Derived quot stacks are constructed from sheaves of non-positively graded dg algebras in section 3 of the paper.
In particular, I have some question about differentials of the dg algebras.
Question
1) On the last line of page 14, a differential is constructed by the morphism $$ \mathcal{V}_j \otimes \left (\bigotimes_{1 \leq l \leq m+1} \mathcal{A}_{i_l} \right) \otimes (W_i)^\vee \rightarrow \mathcal{V}_j \otimes \left (\bigotimes_{1 \leq l \leq m} \mathcal{A}_{i_l} \right) \otimes (W_{i+i_{m+1}})^\vee. $$ However it seems to me this morphism is not a homogeneous morphism and the source and the target should be replaced by $$ \mathcal{V}_j \otimes \left (\bigotimes_{1 \leq l \leq m+1} \mathcal{A}_{i_l} \right) \otimes (W_{i+i_{m+1}})^\vee $$ and $$ \mathcal{V}_j \otimes \left (\bigotimes_{1 \leq l \leq m} \mathcal{A}_{i_l} \right) \otimes (W_{i})^\vee $$
,respectively.
Is this correct?
2) According to line 26 ~ 29 of page 14, the above differential $\delta_{\mathcal{W}}$ is constructed from the $\mathcal{A}_{\leq q-p}$-module structure on $\mathcal{W}_{[p,q]}$. But, I cannot understand the detailed definition of $\delta_\mathcal{W}$ and why this is a differential.
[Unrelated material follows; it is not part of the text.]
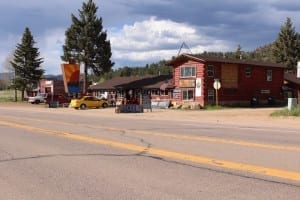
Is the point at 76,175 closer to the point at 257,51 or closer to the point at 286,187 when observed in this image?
the point at 286,187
I would appreciate it if you could tell me them.
Remark
- I think $\delta_\mathcal{W}$ is defined as follows.
First, consider the morphism
$$d_{\mathcal{W}} : \mathcal{Hom} \left(\mathcal{V}_j \otimes \left (\bigotimes_{1 \leq l \leq m} \mathcal{A}_{i_l} \right), \mathcal{W}_i \right) \rightarrow \mathcal{Hom} \left(\mathcal{V}_j \otimes \left (\bigotimes_{1 \leq l \leq m+1} \mathcal{A}_{i_l} \right), \mathcal{W}_{i+i_{m+1}} \right)$$
$$ \varphi \mapsto d_{W}(\varphi), $$
$$ d_{W}(\varphi)\left(v \otimes \bigotimes_{1 \leq l \leq m+1} a_{i_l}\right) := a_{i_{m+1}} \varphi\left(v \otimes \bigotimes_{1 \leq l \leq m} a_{i_l}\right)-a_{i_1}a_{i_2}・・a_{i_{m+1}}v.$$
And, we define $\delta_\mathcal{W}$ as its dual (but this is not a differential.)
Thank you !